THIS SECTION PROVIDES an idea of each of the 108 Upanishads listed in the Muktika Upanishad. This is not a translation of the texts, but a summary and an attempt to understand their main features. The ideas in these Upanishads are far more complex than what is revealed here. Sri Aurobindo, for instance, suggests that dual meanings often exist. He also believes that the opening sentence of each Upanishad provides the essence of the text and sets the tone of the whole Upanishad.1
As Swami Veda Bharati says, one cannot look for some logical or coherent sequence. One has to see the Upanishads as tools to meditation or a means to ignite intuition. ‘No translation can be perfect, especially from ancient texts of a tradition. [. . .] The inspired texts contain many truths in different layers of their meanings and thus may be translated in such a way that one rendering is totally different from another but both are accurate.’2 Each word has layers of meaning which are gradually revealed. Sri Aurobindo remarks that the Upanishads are vehicles of illumination and not of instruction, and are for seekers already familiar with Vedic ideas and even with some personal experience of the truths on which they are based.3 Detailed commentaries are available for the early Upanishads and some of the later ones; while Shri Upanishad Brahmayogin has commented on every one of them. Commentaries have been consulted to understand the complex and multilayered texts. (For an explanation of the main topics in the Upanishads see Chapter 3.)

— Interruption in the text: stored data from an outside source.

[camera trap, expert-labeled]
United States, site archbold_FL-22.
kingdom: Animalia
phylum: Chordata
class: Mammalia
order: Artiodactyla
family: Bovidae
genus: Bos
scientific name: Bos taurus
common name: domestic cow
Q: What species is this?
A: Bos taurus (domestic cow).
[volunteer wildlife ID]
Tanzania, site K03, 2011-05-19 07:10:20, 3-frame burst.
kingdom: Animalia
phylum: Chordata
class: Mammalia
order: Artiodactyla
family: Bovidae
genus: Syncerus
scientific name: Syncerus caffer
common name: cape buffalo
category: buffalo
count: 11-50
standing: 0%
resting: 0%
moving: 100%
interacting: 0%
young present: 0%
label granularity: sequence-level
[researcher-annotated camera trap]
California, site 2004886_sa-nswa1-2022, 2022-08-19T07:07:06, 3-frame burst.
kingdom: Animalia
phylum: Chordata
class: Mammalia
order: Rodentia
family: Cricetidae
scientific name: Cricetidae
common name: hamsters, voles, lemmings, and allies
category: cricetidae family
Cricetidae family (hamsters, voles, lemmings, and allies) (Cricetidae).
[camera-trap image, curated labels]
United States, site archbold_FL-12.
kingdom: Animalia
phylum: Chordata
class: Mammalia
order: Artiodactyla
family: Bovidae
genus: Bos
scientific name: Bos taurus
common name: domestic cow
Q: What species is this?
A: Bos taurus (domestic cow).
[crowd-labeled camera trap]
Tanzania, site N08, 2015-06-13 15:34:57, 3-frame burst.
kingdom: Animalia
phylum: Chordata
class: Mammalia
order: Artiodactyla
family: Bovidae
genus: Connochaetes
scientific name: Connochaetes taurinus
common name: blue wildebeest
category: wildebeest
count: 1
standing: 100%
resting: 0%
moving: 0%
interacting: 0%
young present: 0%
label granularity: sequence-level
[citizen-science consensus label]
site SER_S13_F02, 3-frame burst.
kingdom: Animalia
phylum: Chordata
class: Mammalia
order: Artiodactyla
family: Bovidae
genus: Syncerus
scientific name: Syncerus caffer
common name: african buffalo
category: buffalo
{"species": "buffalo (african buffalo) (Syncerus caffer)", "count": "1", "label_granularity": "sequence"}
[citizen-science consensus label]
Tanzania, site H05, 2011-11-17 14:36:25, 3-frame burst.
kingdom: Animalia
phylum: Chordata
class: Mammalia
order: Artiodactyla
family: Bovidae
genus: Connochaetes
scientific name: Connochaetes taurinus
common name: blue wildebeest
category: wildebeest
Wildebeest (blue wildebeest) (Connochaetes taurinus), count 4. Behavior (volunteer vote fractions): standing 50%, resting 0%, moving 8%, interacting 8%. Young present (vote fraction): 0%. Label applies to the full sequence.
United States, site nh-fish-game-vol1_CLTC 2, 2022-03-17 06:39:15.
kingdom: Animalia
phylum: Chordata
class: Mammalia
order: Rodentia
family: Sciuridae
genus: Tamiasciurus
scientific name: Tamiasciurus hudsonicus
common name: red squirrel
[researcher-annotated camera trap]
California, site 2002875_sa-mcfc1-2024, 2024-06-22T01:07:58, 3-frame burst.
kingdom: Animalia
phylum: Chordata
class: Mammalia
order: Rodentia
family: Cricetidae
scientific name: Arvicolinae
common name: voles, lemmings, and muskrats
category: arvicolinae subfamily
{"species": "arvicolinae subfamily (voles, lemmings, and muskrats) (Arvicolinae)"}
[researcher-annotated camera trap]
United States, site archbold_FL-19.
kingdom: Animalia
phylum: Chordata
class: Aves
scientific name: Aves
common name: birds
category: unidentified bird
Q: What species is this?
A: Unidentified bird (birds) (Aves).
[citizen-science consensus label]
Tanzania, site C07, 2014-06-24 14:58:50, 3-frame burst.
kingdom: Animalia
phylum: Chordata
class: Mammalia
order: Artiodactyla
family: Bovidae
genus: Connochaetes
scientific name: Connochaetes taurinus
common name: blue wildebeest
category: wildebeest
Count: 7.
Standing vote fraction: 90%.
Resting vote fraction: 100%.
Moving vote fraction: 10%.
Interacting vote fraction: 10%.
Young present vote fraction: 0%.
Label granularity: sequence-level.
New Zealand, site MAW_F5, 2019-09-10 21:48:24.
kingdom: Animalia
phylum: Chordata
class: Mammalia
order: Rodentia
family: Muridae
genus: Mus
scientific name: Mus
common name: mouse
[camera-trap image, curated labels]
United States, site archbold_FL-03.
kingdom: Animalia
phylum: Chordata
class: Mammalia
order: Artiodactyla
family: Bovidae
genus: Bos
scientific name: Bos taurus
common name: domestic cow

Many of the Upanishads are divided into sections and subsections, referred to by different terms. They are called kandas, kandikas, khandas, adhyayas, brahmanas and by other terms. These are translated as chapters, sections or books. Though the number of sections and sometimes verses are mentioned, it should be noted that there were different versions of the texts, particularly of the later Upanishads.
Among the early Upanishads are the Aitareya, Kaushitaki, Taittiriya, Brihadaranyaka, Chhandogya and Kena, while slightly later are the Kathaka, Shvetashvatara, Maha-Narayana, Isha, Mundaka, Prashna, Maitrayaniya and Mandukya. These fourteen can be dated to before the third century BCE. Various scholars differ slightly in the relative dating of these texts though all agree that the prose Upanishads are the earliest. Patrick Olivelle, based on a consensus of various views, provides the following sequence: 1. The earliest are the Brihadaranyaka and Chhandogya, probably seventh to sixth centuries BCE, though they may include passages that belong to much earlier times; 2. These are followed by the Aitareya, Taittiriya and Kaushitaki, sixth to the fifth centuries BCE (all these are prose Upanishads); 3. He places the verse Kena next; 4. Followed by the Katha, Isha, Shvetashvatara and Mundaka; 5. After this are the Prashna and Mandukya, two prose Upanishads.
Though some of the early Upanishads are in prose, in the descriptions below, for convenience we have used the term ‘verses’ for the shorter passages in each section.